### Text under study
■ ■ ■

German train strike wave to end following new labour agreement

Germany's Deutsche Bahn rail operator and the GDL train drivers' union have reached a deal in a wage dispute that has caused months of crippling strikes in the country, the union said.

German train strike wave to end following new labour agreement

“The German Train Drivers’ Union (GDL) and Deutsche Bahn have reached a wage agreement,” GDL said in a statement.

Further details will be announced in a press conference on Tuesday, the union said. A spokesman for Deutsche Bahn also confirmed that an agreement had been reached.

Train drivers have walked out six times since November, causing disruption for huge numbers of passengers.

The strikes have often lasted for several days and have also caused disruption to freight traffic, with the most recent walkout in mid-March.

In late January, rail traffic was paralysed for five days on the national network in one of the longest strikes in Deutsche Bahn’s history.

READ ALSO: Why are German train drivers launching more strike action?

Europe’s largest economy has faced industrial action for months as workers and management across multiple sectors wrestle over terms amid high inflation and weak business activity.

The strikes have exacerbated an already gloomy economic picture, with the German economy shrinking 0.3 percent across the whole of last year.

What we know about the new offer so far

Through the new agreement, there will be optional reduction of a work week to 36 hours at the start of 2027, 35.5 hours from 2028 and then 35 hours from 2029. For the last three stages, employees must notify their employer themselves if they wish to take advantage of the reduction steps.

However, they can also opt to work the same or more hours – up to 40 hours per week are possible in under the new “optional model”.

“One thing is clear: if you work more, you get more money,” said Deutsche Bahn spokesperson Martin Seiler. Accordingly, employees will receive 2.7 percent more pay for each additional or unchanged working hour.

According to Deutsche Bahn, other parts of the agreement included a pay increase of 420 per month in two stages, a tax and duty-free inflation adjustment bonus of 2,850 and a term of 26 months.

Growing pressure

Last year’s walkouts cost Deutsche Bahn some 200 million, according to estimates by the operator, which overall recorded a net loss for 2023 of 2.35 billion.

Germany has historically been among the countries in Europe where workers went on strike the least.

But since the end of 2022, the country has seen growing labour unrest, while real wages have fallen by four percent since the start of the war in Ukraine.

German airline Lufthansa is also locked in wage disputes with ground staff and cabin crew.

Several strikes have severely disrupted the group’s business in recent weeks and will weigh on first-quarter results, according to the group’s management.

Airport security staff have also staged several walkouts since January.

Some politicians have called for Germany to put in place rules to restrict critical infrastructure like rail transport from industrial action.

But Chancellor Olaf Scholz has rejected the calls, arguing that “the right to strike is written in the constitution… and that is a democratic right for which unions and workers have fought”.

The strikes have piled growing pressure on the coalition government between Scholz’s Social Democrats, the Greens and the pro-business FDP, which has scored dismally in recent opinion polls.

The far-right AfD has been enjoying a boost in popularity amid the unrest with elections in three key former East German states due to take place later this year.

■ ■ ■

### Given material
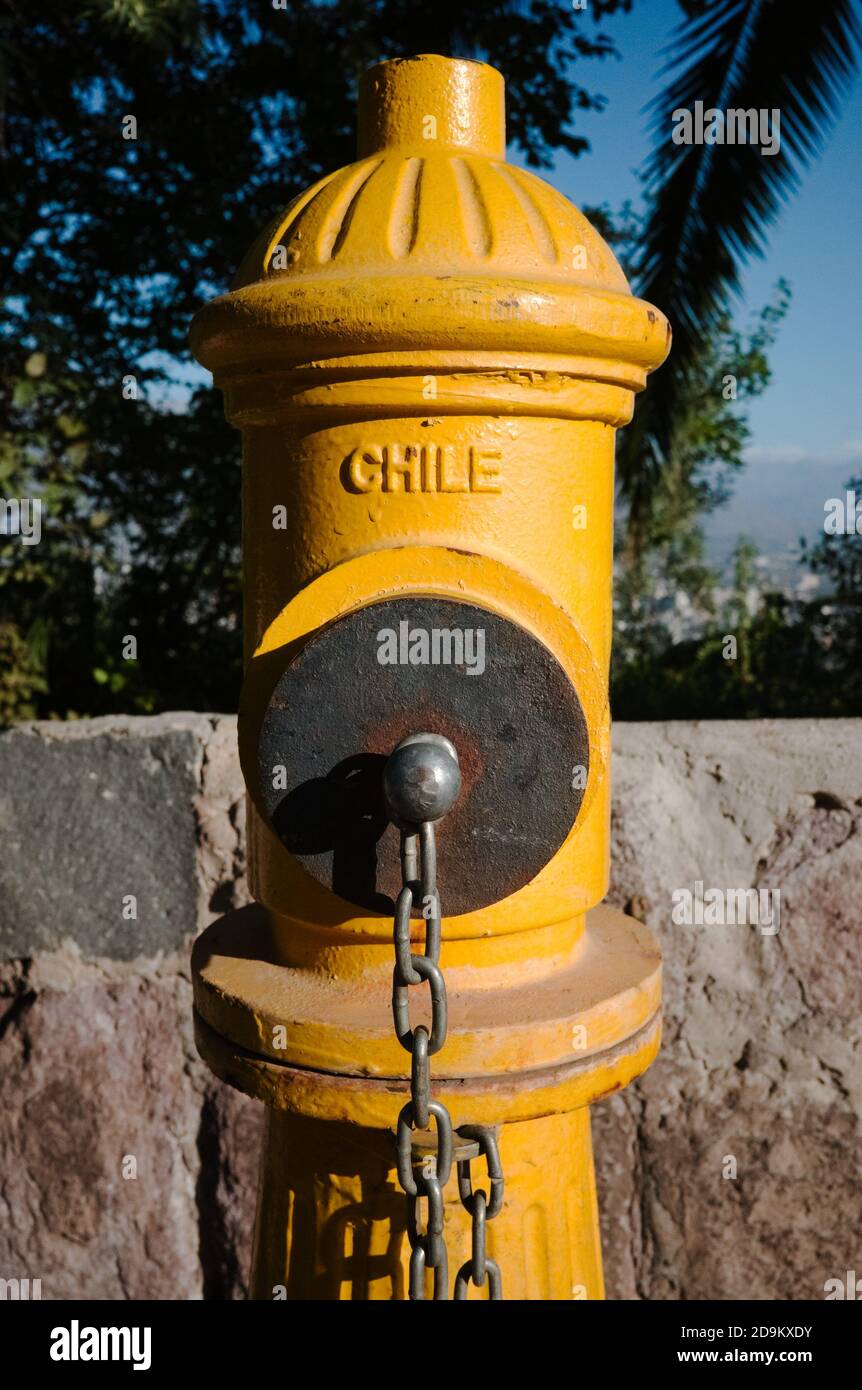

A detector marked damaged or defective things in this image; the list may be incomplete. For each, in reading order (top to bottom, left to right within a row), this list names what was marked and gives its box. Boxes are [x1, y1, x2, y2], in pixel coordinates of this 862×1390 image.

■ ■ ■

In the article on the German rail strike, how many times have train drivers walked out since November? This exercise makes no use of the data.

### Exercise answer
Six times.